Each source AgenticEntity instance produces exactly one minted AgentRole
instance. The rdf:type ex:Task triples are not new (already in the source
graph), so they do not appear in the diff.
IRI stability
The suffix strategy works well when source IRIs are stable. If source IRIs are regenerated across runs (e.g. UUIDs assigned at ingest time), consider minting role IRIs from a stable identifier embedded in a data property rather than from the instance IRI itself.
Combining Patterns¶
These five building blocks can be composed:
- A chain → diamond followed by a blank node insertion on one branch.

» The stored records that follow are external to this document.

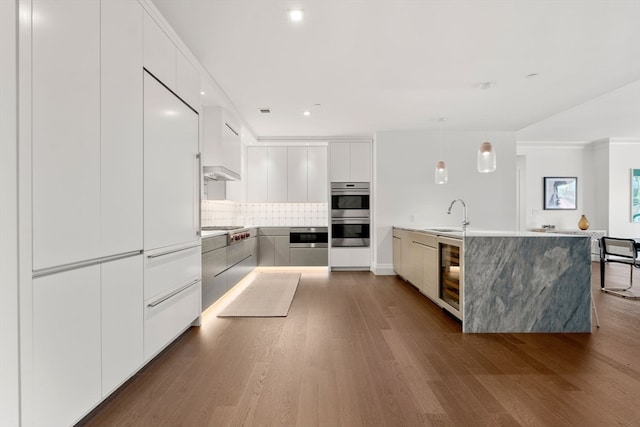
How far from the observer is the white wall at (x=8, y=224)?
1309 mm

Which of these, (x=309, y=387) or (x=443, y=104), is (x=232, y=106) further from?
(x=309, y=387)

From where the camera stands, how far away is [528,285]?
126 inches

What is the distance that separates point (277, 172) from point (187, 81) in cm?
400

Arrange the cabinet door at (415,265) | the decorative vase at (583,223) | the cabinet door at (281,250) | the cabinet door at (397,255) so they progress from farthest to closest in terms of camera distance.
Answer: the decorative vase at (583,223) → the cabinet door at (281,250) → the cabinet door at (397,255) → the cabinet door at (415,265)

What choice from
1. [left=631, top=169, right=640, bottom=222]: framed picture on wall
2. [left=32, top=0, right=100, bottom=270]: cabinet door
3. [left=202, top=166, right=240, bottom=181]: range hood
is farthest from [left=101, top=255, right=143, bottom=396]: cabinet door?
[left=631, top=169, right=640, bottom=222]: framed picture on wall

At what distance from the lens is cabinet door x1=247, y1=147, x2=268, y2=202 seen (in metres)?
7.08

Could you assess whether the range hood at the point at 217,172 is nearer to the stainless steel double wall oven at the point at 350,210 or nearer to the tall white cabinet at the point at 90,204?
the tall white cabinet at the point at 90,204

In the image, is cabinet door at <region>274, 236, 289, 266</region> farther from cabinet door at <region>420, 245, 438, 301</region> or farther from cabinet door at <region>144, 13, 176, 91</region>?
cabinet door at <region>144, 13, 176, 91</region>

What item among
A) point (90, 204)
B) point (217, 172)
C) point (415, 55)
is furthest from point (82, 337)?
point (415, 55)

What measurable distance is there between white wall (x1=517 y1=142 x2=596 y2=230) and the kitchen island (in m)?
5.49

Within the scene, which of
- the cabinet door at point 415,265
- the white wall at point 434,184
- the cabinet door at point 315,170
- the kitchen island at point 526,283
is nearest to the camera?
the kitchen island at point 526,283

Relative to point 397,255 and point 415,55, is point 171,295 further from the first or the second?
point 397,255


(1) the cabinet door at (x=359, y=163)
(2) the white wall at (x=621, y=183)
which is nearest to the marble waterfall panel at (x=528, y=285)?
(1) the cabinet door at (x=359, y=163)

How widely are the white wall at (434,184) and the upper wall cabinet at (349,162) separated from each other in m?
0.35
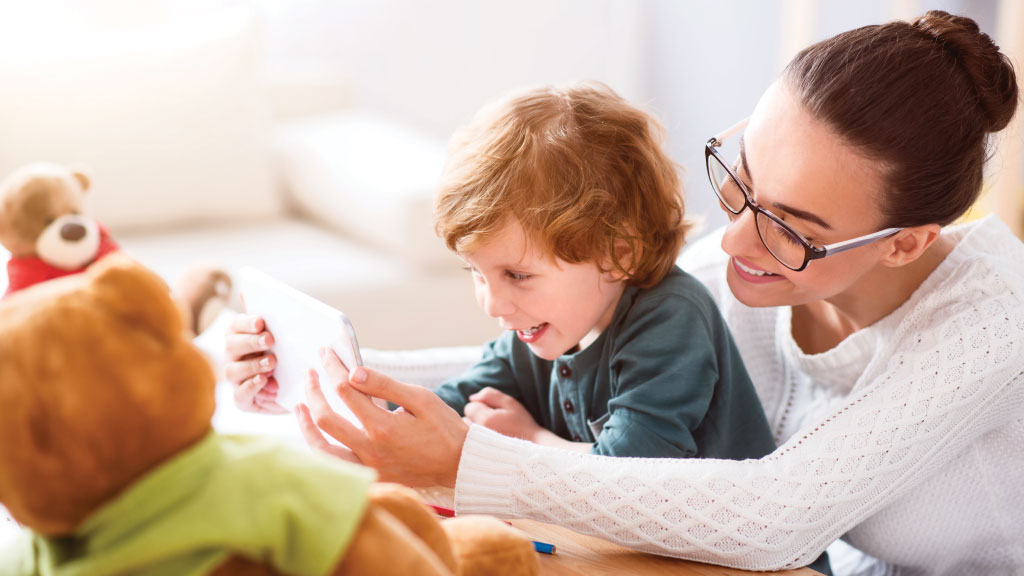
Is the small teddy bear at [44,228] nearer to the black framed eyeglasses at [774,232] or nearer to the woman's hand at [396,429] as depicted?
the woman's hand at [396,429]

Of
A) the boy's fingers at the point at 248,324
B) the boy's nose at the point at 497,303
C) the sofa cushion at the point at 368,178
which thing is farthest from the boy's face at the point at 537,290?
the sofa cushion at the point at 368,178

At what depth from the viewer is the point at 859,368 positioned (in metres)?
1.15

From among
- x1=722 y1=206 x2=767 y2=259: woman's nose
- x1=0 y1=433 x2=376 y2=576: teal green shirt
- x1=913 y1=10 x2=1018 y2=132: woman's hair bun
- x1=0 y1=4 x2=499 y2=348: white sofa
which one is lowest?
x1=0 y1=4 x2=499 y2=348: white sofa

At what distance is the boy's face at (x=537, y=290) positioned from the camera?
105 cm

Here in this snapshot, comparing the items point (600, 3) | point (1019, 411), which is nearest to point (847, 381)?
point (1019, 411)

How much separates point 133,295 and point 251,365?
62 cm

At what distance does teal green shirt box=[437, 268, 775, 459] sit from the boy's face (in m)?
0.04

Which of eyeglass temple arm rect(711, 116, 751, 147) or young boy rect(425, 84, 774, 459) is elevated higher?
eyeglass temple arm rect(711, 116, 751, 147)

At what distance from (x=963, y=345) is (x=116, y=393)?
2.62ft

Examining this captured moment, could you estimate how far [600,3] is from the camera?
142 inches

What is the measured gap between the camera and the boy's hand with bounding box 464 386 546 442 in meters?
1.13

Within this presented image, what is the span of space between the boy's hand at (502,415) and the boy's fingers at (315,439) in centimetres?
24

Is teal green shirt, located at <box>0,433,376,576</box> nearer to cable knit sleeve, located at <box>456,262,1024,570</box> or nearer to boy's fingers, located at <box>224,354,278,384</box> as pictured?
cable knit sleeve, located at <box>456,262,1024,570</box>

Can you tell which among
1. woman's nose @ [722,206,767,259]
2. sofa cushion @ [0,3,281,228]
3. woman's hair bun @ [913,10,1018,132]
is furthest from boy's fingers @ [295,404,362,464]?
sofa cushion @ [0,3,281,228]
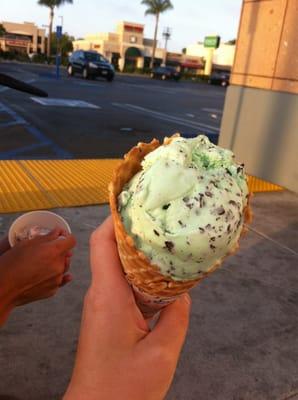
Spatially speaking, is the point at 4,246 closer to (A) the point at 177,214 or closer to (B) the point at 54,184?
(A) the point at 177,214

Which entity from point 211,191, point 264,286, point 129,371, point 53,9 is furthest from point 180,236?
point 53,9

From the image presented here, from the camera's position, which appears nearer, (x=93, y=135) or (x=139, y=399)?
(x=139, y=399)

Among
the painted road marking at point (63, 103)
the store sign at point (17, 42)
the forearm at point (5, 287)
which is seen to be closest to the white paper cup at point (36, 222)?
the forearm at point (5, 287)

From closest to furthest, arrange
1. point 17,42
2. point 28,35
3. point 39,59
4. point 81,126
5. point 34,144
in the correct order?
point 34,144 < point 81,126 < point 39,59 < point 17,42 < point 28,35

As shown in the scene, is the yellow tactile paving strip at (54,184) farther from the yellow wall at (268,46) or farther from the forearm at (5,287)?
the forearm at (5,287)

- A hierarchy rearrangement that also introduces a sameAs convergence at the bottom level.
- An instance split whose minted role node also carries a blank node mediator to a third class.
In all cases the approach is the same: enumerate the full source_pattern and
target_pattern as S-P-O triples, provide the class alignment in class_map,
and add derived_iri entries wherever a new instance must be minted.
The tool handles variable assignment and SPARQL generation automatically.